Can you write out everything from "The ride before" down to "for better sound." in the GoPro Hero2 thread below, word for word?

▸ Text extract:
========================================

# GOPRO Hero2 issue



## DaveMK1 (Nov 8, 2009)

Hey guys got an issue and need some help. I know this isn't a wrench turning gear head exciting issue so bare with me and help if you can.

The ride before last up at red creek I had my gopro mounted on my radiator bracket (on the rack) and I rolled the bike backwards on top of myself coming out of the pits. Once we got the bike flipped back over, we dug down in the mud a good 6-8" and found the camera still in its case. The back door on the case was the skeleton back door to allow for better sound.

When I got home that afternoon I pulled the camera out of the case and cleaned everything real good. Pulled the battery and the SD card and cleaned all the slots. 

The problem I have now is that the camera wont turn on. I will plug it into power and the LED light will glow red like the battery is charging but the camera will not respond. When it is plugged into the computer, the computer wont recognize it. I even went as far as reformatting the SD card thinking that might have something to do with it. Nadda.

Is it possible that the battery is smoked? It has a small electronic odor to it but not like a burnt odor and it shows no sign of a melt down. How would I know?

Thanks in advance guys!


----------



## NMKawierider (Apr 11, 2009)

Try a different battery. If it still won't work l'd say she's toast.


----------



## todbnla (Jun 12, 2012)

I think you can email gopro and ask them, surely your not the first person with that issue as much as we abuse our cameras...


----------

========================================

▸ Data shown:
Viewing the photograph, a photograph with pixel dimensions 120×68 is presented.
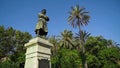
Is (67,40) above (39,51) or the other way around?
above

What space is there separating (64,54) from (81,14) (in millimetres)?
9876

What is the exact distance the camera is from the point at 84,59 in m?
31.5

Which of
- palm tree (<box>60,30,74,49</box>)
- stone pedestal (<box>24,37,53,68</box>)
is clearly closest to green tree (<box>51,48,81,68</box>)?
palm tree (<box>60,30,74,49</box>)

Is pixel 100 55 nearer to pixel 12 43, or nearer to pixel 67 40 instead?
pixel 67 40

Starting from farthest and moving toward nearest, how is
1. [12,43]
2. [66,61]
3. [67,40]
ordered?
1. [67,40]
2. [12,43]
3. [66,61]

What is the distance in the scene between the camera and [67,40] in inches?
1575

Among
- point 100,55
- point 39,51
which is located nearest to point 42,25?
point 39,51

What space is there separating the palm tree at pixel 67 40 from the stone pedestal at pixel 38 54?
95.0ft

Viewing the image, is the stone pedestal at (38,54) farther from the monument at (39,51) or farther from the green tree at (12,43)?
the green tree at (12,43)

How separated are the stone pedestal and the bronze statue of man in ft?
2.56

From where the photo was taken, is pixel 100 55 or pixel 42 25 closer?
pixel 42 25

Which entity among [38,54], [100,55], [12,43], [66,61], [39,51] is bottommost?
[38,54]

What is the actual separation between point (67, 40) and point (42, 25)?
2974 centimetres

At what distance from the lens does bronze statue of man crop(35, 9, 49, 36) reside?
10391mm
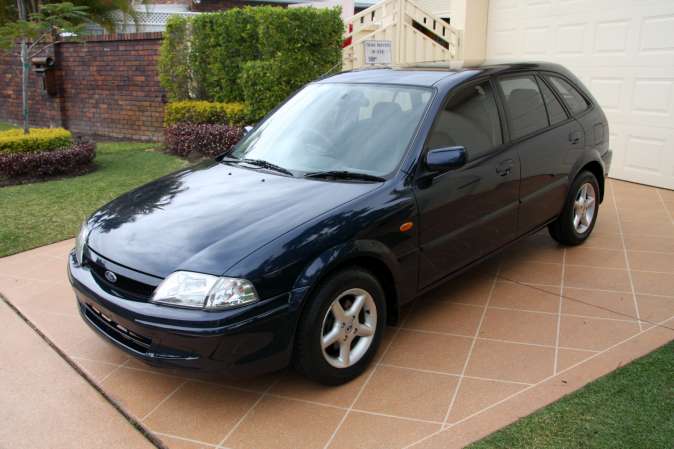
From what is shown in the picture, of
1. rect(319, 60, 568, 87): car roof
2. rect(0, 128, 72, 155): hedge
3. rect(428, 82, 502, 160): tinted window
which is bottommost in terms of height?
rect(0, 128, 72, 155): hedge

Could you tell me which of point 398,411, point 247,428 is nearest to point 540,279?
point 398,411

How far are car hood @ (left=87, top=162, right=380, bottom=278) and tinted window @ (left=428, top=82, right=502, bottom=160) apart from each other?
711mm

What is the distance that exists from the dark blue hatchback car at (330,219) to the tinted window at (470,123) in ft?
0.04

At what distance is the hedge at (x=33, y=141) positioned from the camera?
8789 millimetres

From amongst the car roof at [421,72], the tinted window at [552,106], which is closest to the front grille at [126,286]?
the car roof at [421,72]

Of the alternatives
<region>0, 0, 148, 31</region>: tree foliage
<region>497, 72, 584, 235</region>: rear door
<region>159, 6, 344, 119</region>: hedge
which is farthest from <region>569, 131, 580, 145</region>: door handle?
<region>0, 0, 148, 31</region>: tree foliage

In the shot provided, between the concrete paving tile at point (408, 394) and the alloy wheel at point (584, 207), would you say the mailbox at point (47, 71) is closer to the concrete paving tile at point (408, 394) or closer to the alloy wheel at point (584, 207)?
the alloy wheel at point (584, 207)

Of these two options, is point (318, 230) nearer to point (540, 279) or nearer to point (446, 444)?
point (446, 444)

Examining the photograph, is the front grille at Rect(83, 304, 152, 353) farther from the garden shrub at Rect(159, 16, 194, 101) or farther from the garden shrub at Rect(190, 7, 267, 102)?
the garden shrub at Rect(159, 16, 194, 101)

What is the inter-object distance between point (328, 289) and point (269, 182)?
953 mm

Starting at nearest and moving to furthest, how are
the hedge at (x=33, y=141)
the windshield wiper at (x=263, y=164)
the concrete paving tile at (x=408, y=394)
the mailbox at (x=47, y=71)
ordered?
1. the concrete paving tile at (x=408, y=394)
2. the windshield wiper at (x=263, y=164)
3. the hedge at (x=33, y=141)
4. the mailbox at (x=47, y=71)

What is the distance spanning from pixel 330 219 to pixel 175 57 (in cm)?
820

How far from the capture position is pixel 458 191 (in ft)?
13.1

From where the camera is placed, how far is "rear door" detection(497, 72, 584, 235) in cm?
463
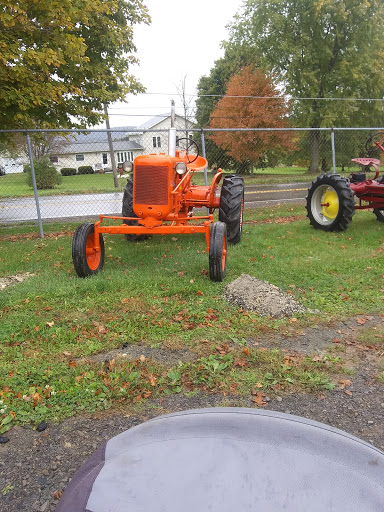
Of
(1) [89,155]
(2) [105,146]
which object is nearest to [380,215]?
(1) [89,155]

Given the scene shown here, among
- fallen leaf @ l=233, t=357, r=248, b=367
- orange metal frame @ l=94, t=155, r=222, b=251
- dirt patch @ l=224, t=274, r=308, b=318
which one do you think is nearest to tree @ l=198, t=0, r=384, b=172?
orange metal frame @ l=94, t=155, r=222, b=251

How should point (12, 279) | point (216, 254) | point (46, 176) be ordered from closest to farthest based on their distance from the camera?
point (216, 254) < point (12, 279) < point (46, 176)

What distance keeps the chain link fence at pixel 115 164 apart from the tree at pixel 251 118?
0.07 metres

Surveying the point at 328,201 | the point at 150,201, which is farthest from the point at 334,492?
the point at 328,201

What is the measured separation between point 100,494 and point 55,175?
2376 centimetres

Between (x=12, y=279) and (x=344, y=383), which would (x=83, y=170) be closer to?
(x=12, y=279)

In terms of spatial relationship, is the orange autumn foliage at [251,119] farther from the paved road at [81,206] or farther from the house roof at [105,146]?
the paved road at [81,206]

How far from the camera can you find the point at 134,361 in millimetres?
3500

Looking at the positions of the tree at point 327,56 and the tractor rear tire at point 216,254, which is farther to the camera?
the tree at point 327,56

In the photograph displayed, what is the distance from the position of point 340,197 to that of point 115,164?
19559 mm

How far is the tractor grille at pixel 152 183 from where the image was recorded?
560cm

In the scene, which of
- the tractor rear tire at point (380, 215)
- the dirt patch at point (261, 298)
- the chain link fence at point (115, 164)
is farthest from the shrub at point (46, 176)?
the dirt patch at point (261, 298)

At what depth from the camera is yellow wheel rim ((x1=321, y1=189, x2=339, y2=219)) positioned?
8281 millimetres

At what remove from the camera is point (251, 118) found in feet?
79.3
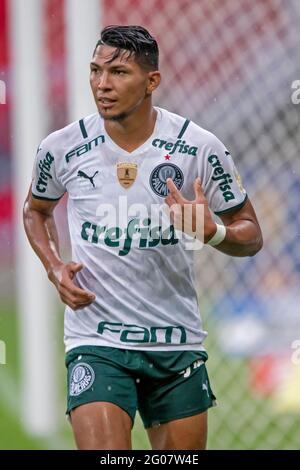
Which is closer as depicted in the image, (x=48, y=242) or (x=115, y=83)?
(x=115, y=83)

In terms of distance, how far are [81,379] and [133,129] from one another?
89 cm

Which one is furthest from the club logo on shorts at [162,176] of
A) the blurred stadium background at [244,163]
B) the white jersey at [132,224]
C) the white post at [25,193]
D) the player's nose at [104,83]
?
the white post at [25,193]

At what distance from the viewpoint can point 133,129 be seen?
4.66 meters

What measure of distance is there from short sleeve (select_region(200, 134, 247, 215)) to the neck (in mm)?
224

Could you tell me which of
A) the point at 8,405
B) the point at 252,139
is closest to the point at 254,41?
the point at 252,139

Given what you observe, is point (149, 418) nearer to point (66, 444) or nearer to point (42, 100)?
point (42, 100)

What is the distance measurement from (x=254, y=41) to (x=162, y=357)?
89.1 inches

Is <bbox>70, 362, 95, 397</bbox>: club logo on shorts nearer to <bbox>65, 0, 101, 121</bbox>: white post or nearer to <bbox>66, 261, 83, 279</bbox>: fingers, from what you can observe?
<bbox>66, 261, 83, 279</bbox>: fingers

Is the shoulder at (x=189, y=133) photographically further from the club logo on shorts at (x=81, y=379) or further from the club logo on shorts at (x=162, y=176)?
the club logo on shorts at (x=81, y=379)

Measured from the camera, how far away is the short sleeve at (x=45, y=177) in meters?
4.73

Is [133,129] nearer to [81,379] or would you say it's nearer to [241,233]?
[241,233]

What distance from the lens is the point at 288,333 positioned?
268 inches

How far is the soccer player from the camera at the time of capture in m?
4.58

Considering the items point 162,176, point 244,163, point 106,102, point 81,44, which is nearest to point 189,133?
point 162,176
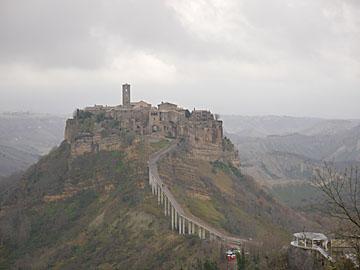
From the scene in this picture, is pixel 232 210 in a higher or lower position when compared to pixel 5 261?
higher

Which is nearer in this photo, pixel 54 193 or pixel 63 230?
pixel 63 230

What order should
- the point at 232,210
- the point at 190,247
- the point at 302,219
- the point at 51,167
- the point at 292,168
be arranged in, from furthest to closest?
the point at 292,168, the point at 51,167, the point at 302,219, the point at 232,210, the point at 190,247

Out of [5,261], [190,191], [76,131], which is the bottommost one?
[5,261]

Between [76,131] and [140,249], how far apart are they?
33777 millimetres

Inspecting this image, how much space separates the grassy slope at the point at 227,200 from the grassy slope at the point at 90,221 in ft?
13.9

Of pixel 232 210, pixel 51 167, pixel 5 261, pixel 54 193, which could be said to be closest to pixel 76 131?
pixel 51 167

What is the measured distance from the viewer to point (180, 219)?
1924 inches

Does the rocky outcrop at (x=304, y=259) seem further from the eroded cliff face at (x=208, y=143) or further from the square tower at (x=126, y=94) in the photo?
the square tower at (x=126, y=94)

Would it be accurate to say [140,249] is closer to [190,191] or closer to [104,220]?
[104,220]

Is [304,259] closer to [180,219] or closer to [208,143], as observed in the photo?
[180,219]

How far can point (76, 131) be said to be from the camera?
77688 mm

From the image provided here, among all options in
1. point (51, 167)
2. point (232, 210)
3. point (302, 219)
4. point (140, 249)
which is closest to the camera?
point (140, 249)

========================================

▸ Task solution:
The ride before last up at red creek I had my gopro mounted on my radiator bracket (on the rack) and I rolled the bike backwards on top of myself coming out of the pits. Once we got the bike flipped back over, we dug down in the mud a good 6-8" and found the camera still in its case. The back door on the case was the skeleton back door to allow for better sound.